Affirming the decision of the circuit court granting summary judgment in favor of the City, the Court held that RLUIPA could not be used as a defense to eminent domain proceedings authorized under the ordinance. The Court supported this holding by stating that eminent domain and zoning are different concepts and that it would not "assume that Congress simply overlooked [eminent domain] when drafting RLUIPA." Since Congress did not include the term "eminent domain" in the RLUIPA statute, the Court decided that Congress did not want it to be included. Therefore, the Court did not apply RLUIPA in this case.

====Law review articles about RLUIPA's application to eminent domain====

- Kris Banvard, Comment, Exercise in Frustration? A New Attempt By Congress to Restore Strict Scrutiny to Governmental Burdens on Religious Practice, 31 Cap. U. L. Rev. 279 (2003).
- Shelley Ross Saxer, Eminent Domain Actions Targeting First Amendment Land Uses, 69 Missouri L. Rev. 653 (2004).
- Stephen A. Haller, Comment, On Sacred Ground: Exploring Congress's Attempts to Rein in Discriminatory State Zoning Practices, 33 Sw. U. L. Rev. 285 (2004).
- Aaron Keesler, Note, Religious Land-Use and the Fourteenth Amendment's Enforcement Clause: How the FMLA Paved the Way to the RLUIPA's Constitutionality, 3 Ave Maria L. Rev. 315 (2005).

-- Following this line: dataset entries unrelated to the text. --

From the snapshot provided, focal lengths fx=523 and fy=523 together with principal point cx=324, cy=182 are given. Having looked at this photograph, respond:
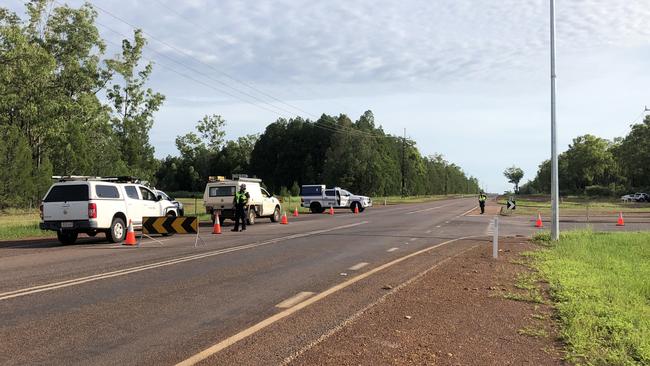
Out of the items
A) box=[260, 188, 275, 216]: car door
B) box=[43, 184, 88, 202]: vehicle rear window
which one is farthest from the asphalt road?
box=[260, 188, 275, 216]: car door

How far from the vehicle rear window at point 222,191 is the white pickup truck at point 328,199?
652 inches

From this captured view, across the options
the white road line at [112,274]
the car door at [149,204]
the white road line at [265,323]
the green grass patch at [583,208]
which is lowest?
the green grass patch at [583,208]

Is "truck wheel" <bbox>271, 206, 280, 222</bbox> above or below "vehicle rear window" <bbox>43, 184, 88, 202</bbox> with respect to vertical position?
below

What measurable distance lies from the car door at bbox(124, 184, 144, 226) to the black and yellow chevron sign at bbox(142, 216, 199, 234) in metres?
1.59

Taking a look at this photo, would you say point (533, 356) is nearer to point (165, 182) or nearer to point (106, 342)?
point (106, 342)

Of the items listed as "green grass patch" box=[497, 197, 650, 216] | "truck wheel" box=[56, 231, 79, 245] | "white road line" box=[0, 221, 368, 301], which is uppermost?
"truck wheel" box=[56, 231, 79, 245]

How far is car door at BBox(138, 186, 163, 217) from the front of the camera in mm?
18281

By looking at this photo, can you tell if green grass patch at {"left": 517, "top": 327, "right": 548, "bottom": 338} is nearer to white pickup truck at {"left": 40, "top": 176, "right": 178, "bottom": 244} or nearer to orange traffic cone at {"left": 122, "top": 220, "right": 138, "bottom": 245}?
orange traffic cone at {"left": 122, "top": 220, "right": 138, "bottom": 245}

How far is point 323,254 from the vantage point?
13.0 metres

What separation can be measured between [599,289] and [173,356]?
6.47 metres

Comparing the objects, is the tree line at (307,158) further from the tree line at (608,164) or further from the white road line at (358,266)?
the white road line at (358,266)

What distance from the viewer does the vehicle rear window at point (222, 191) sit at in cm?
2475

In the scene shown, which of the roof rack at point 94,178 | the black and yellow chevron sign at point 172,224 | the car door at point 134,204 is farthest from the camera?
the car door at point 134,204

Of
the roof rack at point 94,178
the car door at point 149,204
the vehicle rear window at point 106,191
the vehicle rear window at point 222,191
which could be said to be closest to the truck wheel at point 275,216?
the vehicle rear window at point 222,191
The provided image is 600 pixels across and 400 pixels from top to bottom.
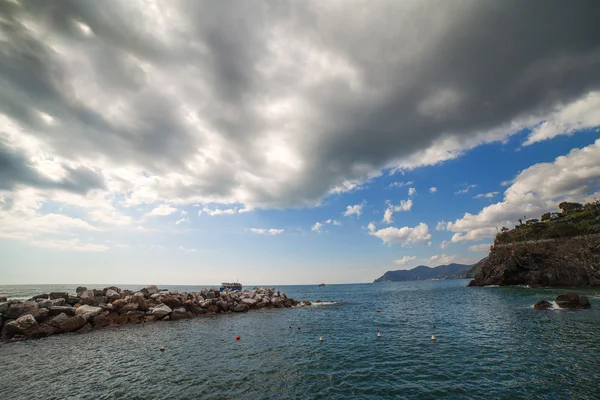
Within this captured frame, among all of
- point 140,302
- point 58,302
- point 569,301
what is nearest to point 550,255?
point 569,301

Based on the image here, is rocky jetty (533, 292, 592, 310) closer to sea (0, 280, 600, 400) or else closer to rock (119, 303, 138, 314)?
sea (0, 280, 600, 400)

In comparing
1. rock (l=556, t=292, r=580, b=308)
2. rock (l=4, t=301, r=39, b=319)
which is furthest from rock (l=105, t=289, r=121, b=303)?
rock (l=556, t=292, r=580, b=308)

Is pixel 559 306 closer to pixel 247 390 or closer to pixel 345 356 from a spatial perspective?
pixel 345 356

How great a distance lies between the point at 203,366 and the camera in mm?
18438

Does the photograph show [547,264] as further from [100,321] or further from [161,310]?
[100,321]

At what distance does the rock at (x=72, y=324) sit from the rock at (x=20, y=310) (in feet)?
11.8

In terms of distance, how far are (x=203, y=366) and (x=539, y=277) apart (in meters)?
105

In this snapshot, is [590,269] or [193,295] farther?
[590,269]

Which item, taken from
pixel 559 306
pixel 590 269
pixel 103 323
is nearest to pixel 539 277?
pixel 590 269

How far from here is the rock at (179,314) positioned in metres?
37.4

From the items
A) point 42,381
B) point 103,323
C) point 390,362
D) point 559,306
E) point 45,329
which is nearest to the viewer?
point 42,381

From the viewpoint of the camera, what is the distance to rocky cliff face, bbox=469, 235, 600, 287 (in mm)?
71812

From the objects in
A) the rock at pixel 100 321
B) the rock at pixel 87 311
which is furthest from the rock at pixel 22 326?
the rock at pixel 100 321

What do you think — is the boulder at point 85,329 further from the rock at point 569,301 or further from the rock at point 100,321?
the rock at point 569,301
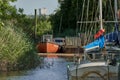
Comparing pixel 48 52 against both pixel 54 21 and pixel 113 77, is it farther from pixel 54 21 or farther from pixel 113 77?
pixel 113 77

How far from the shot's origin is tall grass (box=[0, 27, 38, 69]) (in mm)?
37094

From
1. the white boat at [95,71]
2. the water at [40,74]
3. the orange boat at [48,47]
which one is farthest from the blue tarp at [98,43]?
the orange boat at [48,47]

- G. David Mathues, Note, Shadow of a Bulldozer?: RLUIPA and Eminent Domain After Kelo, 81 Notre Dame L. Rev. 1653 (2006).
- Daniel P. Lennington, Thou Shalt Not Zone: The Overbroad Applications and Troubling Implications of RLUIPA's Land Use Provisions, 29 Seattle U. L. Rev. 805 (2006).
- Matthew Baker, Comment, RLUIPA and Eminent Domain: Probing the Boundaries of Religious Land Use Protection, 2008 BYU L. Rev. 1213 (2008).
- Daniel N. Lerman, Note, Taking the Temple: Eminent Domain and the Limits of RLUIPA, 96 Geo. L.J. 2057 (2008).
- Cristina Finetti, Comment, Limiting the Scope of the Religious Land Use and Institutionalized Persons Act: Why RLUIPA Should Not Be Amended to Regulate Eminent Domain Actions Against Religious Property, 38 Seton Hall L. Rev. 667 (2008).